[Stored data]
'''

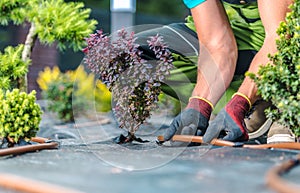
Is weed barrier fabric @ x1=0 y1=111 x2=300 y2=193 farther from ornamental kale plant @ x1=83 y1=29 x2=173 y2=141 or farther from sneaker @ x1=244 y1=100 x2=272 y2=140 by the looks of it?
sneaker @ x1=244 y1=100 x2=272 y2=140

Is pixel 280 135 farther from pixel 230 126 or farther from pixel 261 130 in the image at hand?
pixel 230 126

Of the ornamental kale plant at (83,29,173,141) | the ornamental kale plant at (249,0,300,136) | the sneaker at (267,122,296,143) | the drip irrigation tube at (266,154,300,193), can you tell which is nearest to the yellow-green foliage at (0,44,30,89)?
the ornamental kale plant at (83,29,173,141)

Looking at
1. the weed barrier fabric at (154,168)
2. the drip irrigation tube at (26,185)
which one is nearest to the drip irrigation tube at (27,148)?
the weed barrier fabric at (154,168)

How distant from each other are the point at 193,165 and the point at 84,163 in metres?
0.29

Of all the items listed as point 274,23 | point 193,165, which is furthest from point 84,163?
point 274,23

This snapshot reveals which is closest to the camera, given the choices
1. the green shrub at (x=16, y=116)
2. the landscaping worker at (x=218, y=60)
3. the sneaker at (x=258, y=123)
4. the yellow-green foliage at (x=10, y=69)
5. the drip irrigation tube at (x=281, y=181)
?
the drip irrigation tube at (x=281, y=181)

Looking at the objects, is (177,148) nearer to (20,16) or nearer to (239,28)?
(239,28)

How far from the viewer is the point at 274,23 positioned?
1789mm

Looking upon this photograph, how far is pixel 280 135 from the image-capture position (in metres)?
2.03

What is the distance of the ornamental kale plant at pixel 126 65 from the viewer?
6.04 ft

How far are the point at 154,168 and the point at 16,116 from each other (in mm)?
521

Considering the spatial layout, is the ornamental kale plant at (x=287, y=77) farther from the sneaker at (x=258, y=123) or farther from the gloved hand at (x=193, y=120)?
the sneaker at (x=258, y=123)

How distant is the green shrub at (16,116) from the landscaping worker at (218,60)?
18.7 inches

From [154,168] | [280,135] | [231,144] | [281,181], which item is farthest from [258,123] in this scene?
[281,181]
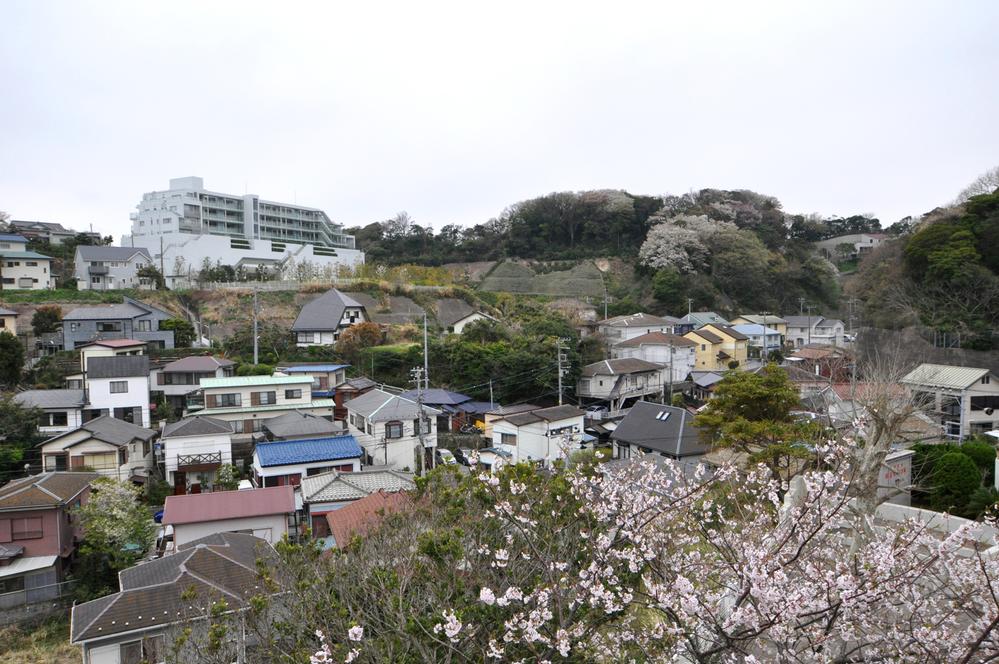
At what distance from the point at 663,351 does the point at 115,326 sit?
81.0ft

'''
'''

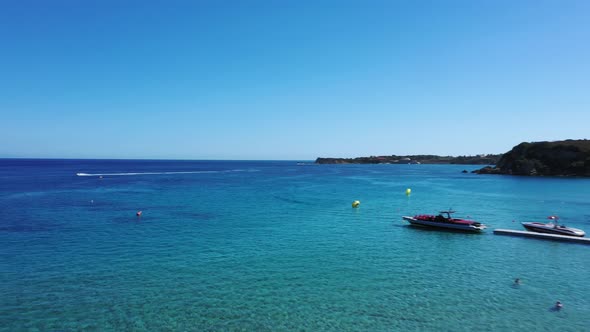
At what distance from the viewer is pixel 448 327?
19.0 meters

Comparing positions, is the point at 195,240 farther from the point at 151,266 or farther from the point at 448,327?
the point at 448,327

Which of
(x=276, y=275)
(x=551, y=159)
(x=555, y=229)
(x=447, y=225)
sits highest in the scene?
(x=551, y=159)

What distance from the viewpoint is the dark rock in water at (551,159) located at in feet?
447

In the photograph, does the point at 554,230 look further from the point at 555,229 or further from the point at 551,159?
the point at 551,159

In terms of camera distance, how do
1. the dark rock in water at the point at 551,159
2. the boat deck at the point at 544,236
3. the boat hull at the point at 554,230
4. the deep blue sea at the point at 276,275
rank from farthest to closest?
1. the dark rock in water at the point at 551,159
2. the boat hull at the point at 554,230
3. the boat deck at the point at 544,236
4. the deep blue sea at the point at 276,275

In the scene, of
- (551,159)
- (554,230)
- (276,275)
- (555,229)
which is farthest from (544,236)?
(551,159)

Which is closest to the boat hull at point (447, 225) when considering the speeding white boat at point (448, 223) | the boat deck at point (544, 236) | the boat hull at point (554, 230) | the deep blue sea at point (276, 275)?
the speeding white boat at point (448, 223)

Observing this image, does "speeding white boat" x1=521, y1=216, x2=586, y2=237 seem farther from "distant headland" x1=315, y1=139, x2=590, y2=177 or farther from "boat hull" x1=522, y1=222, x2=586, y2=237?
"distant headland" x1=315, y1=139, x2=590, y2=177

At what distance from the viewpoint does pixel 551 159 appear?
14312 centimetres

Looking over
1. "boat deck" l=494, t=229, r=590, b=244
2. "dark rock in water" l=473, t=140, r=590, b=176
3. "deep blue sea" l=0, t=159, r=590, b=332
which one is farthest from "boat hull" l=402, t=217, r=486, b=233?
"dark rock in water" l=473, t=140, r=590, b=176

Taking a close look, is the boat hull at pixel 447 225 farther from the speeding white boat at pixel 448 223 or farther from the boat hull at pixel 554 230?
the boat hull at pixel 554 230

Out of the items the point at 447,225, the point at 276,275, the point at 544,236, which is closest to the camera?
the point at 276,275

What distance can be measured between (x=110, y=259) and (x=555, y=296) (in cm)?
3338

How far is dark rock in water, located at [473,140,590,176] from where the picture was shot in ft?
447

'''
'''

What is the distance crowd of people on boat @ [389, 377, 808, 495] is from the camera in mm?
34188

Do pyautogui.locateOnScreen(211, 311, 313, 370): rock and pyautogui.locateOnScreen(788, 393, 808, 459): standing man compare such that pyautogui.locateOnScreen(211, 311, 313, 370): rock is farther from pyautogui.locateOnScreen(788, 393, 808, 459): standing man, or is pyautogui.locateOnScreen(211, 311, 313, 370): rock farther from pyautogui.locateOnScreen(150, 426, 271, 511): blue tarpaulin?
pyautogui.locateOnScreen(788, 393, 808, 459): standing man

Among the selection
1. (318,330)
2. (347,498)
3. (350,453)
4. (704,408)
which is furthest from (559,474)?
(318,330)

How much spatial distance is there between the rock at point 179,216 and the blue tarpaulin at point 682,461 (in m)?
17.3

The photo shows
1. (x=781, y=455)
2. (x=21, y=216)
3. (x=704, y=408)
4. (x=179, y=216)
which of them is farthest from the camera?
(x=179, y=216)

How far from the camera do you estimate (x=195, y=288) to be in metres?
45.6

'''

• **Your instructions**: From the stored data above, report every line that contains the word "scene", copying each one in full.

• **Solution to the problem**:
From [154,168] | [280,135] | [231,144] | [281,181], which item is farthest from [258,123] in this scene?
sits highest in the scene?
In the scene, of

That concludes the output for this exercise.